Task 1: In the reflection on "miracle stories" that follows, in what year did the car and semi fender bender involving Erik and Ashleigh happen?
Task 2: Continue the reflection on "miracle stories" and claims of God's involvement, starting right after its final sentence.

--- Excerpted text Enclosed Below ---

Do any of you remember hearing the “miracle stories” of people who normally would have been at work in the Twin Towers on 9/11 but for odd reasons hadn’t made it there by starting time–which meant they weren’t among the 3,000+ killed in the terrorist attacks and resultant collapse–which they interpreted as evidence of God’s loving care for them? Did such stories make you cringe, as they did me?
I remember when Erik, Ashleigh, and I were involved in a car+semi fender bender in 2010 which could have been fatal if Erik had turned one second earlier. Rather than feeling overwhelming gratitude to Providence or God for having spared us, I instinctively thought:
‘There is nothing special about us. No reason why WE should have survived this. I’m so relieved we weren’t hurt, but there are many families mourning today for their loved ones who’ve been killed recently on I-15 and Ironton Hill.’
(It was one of the years in which extensive road construction was happening along the Wasatch Front here in Utah–and we were hearing of several deaths a week.)
Recently an acquaintance of mine posted about a multi-car accident she realized she’d avoided by not feeling up to going to the gym. Her friends were quick to call it a tender mercy–evidence of the Lord’s gracious involvement in her life, but I had a very different response: “So glad you weren’t involved in an accident, [name withheld]. Very unfortunate that those people in the multi-car accident weren’t equally spared the complications or pain. May I gently remind people of the importance of being sensitive when wishing to declare God’s involvement in their lives– when others don’t see similar blessings . . .”

--- End of Enclosed Excerpted text ---
--- Given information Enclosed Below ---

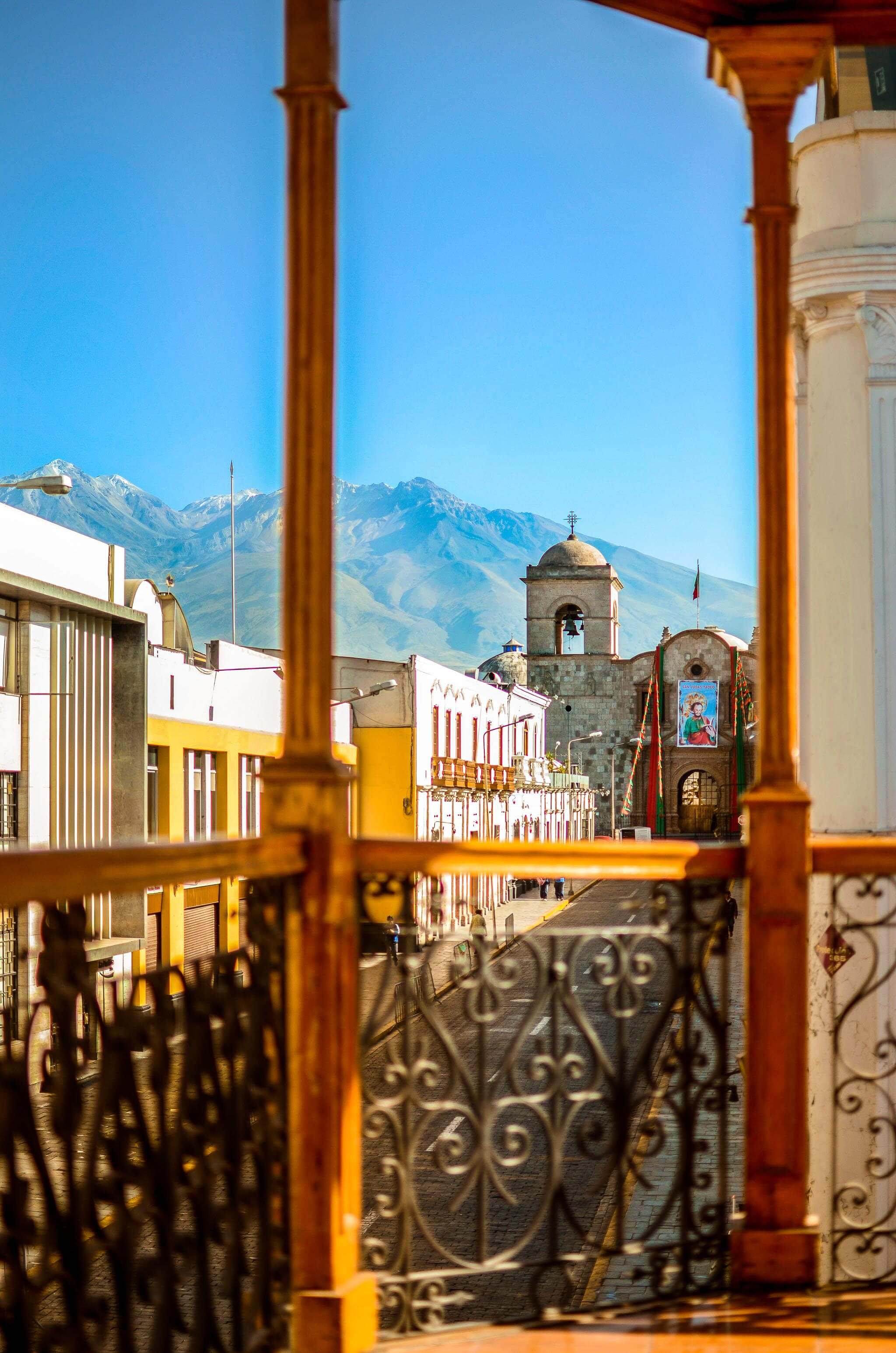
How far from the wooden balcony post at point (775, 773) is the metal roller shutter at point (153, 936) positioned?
14.0 m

--- End of Enclosed Given information ---

Answer section 1: 2010

Answer section 2:
I’m realizing now I wasn’t being very sensitive myself–as those people had wanted to affirm and validate the faith of their friend. Wish I could convey, in a gentle but honest way, the pain that some feel upon hearing others’ Good News (i.e. “God loves me so much that He . . .”) when their own heartfelt pleadings and prayers of faith have produced no miracle.
The chaplain who taught my clinical pastoral education (CPE) class in 2012 mentioned on more than one occasion how hurtful it is to those who are suffering to hear others go on and on about how blessed they’ve been and how they therefore know God loves them.
How can we help those with a strong conviction of God’s hand in their life to consider using more sensitive affirmations (e.g. “I deeply trust that God loves us and will help us find a way forward, even when things don’t turn out the way we wished or hoped for . . .”) rather than equating positive outcomes in their life with God’s love for them?